Por lo general no me agrada la gente. Realmente no me gusta salir a la calle, prefiero estar en mi casa leyendo tranquilamente, escuchando música, viendo televisión o usando la computadora. Me encanta la paz y tranquilidad de mi hogar... sin embargo hay algo malo sobre vivir en mi casa... y es que mis vecinos son un dolor en las pelotas.
En este momento se preguntarán "¿Pero cómo puedes decir que tus vecinos son un dolor de pelotas si rara vez sales de tu casa y casi nunca les hablas?"...
Pues, son tan molestos que no necesito salir de mi casa para que me arruinen la noche... El problema de mis vecinos es que todas, TODAS LAS NOCHES hacen "Noche de Karaoke". Imagínense lo que es escuchar a un montón de borrachos cantar rancheras a las 2 de la mañana....
Mis vecinos cantan tan mal que a cada persona que los oye le da una horrible infección en los oídos...
Cada vez que ellos emiten un sonido, mueren 5 elefantes bebés en África...
Se que suena exagerado, pero la verdad no tienen idea de lo horrible que es...
Como todo buen aguafiestas he tratado de todo para callarlos... sin embargo mis planes han fracasado uno por uno.
Primero empecé por lo básico... llamé a la policía. Cuando escuché el carro llegar, agarré mis binoculares
y me puse a observar la escena por la ventana. Al principio pensé que todo iba bien, creí que el oficial los haría apagar todo y la fiesta terminaría, pero muy por el contrario el oficial puso cara de Yao Ming y se puso a cantar "El Rey"....
Pese a que mi plan original no funcionó, no desistí en callar a mis vecinos... Curiosamente después del incidente con la policía las "noches de karaoke" se volvieron más frecuentes... Pasaron de ser 2 veces a la semana a 4 veces por semana...
Mi segundo intento consistió en cortar el cable de electricidad de la casa de ellos.... Aún sabiendo que era un delito y que podía ir a la cárcel por eso (si me atrapaban) decidí tomar el riesgo, realmente valía la pena... Subí al techo de mi casa y de ahí fui saltando de casa en casa al mero estilo de Spiderman pero hice un mal salto y tropecé con un alambre de púas que tenían en una de las casas.... aparte de caer, lastimarme la pierna y las espalda caí en una construcción que hay detrás de la casa de los vecinos molestos.... Al principio no pensé que fuera tan malo, solo debía salir del terreno volver a mi casa e intentar de nuevo, pero de repente salieron 2 perros rottweiller... Casi me orino del miedo cuando se lanzaron sobre mí, a uno le di una patada y salí corriendo hacia mi casa (olvidando el dolor en la pierna)....
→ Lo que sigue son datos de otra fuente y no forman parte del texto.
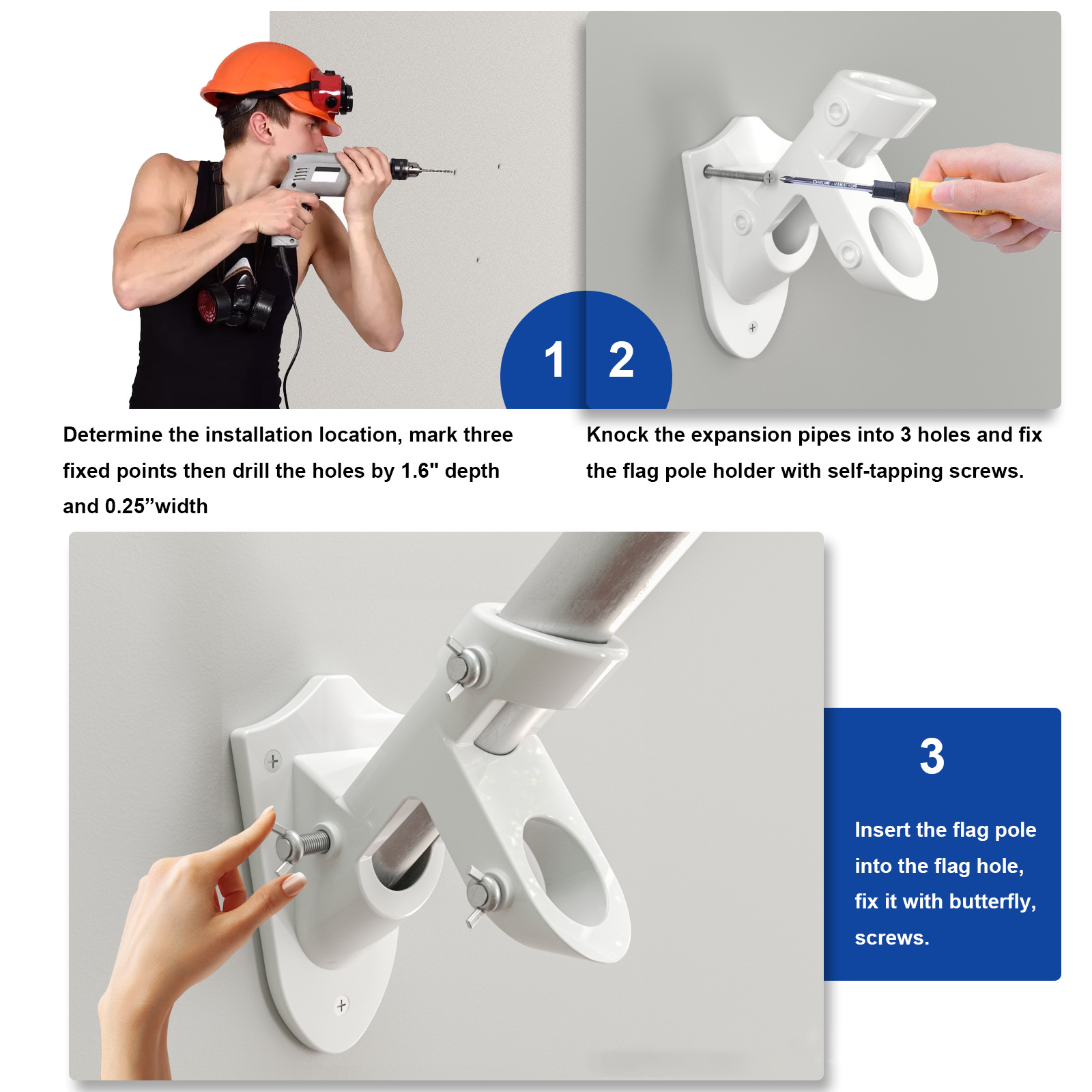 1

2

Determine the installation location, mark three fixed points then drill the holes by 1.6" depth and 0.25”width

Knock the expansion pipes into 3 holes and fix the flag pole holder with self-tapping screws.

3

Insert the flag pole into the flag hole, fix it with butterfly, screws.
Después de semejante experiencia decidí dejar un tiempo mi obsesión por callar a mis vecinos, pero por cosas del mundo 2 noches después de mi experiencia con los perros me enteré que la noche posterior a mi fracaso, se habían metido a robar a la casa de mis vecinos... pero lo único que se habían llevado eran los parlantes y el karaoke...
Por más cruel que esto suene, me alegré enormemente por ello.... aunque no solo yo, aparentemente los otros vecinos también se alegraron de este suceso.
Fue un mes hermoso... Fue hermosamente tranquilo, no obstante los vecinos molestos nunca dejan de serlo y de alguna manera obtuvieron un equipo de karaoke nuevo, con amplificadores más grandes y todo... Es exactamente igual a esos que se ven en cualquier bar o algún hotel... Desde entonces, lo utilizan diariamente.
Cada vez se me han ocurrido planes más extremos para callarlos, sin embargo ninguno prospera... se me agotan las ideas, ni siquiera puedo dormir con audífonos puestos... Ya se les acabaron las rancheras, ahora ponen cumbia, salsa y hasta reguetón.... Estoy desesperado... Creo que lo próximo que haré será meterme a la casa en una de sus noches de bulla y pelear con todos los presentes como si fuera Chuck Norris para que finalmente, una vez que todos estén moribundos en el suelo, pueda quemar ese maldito aparato y ser un héroe para todo el vecindario.